Elizabeth B. Safran. Associate professor of geological science, director of the Environmental Studies Program, coordinator of the Earth System Science Program. Geomorphology. PhD 1998 University of California at Santa Barbara. MSc 1993 University of Washington. BA 1989 Harvard University.
Courses
ESS 150 Environmental Geology
Content: Introduction to major geological processes that impact human activity. Emphasis on regional issues. Plate tectonics, loci of seismic and volcanic activity, distribution of mountain ranges, and sediment sources. Floods, landslides, mudflows, tsunamis. Assessment of anthropogenic shifts in landscape functioning. Chronic vs. catastrophic environmentally significant events. Lecture and laboratory. Weekly laboratory includes two required daylong field trips, held on weekends.
Prerequisites: QR 101.
Corequisites: ESS 150L.
Usually offered: Alternate Years, fall semester.
Semester credits: 5.
□ □ □
**TASK**
Copy out the part of the faculty profile that opens with "Elizabeth B. Safran." and ends with "1989 Harvard University.", putting "Sedimentology" in place of "Geomorphology".

**STORED DATA**
□ □ □
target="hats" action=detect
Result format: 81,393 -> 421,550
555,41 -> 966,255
□ □ □
**EXERCISE ANSWER**
Elizabeth B. Safran. Associate professor of geological science, director of the Environmental Studies Program, coordinator of the Earth System Science Program. Sedimentology. PhD 1998 University of California at Santa Barbara. MSc 1993 University of Washington. BA 1989 Harvard University.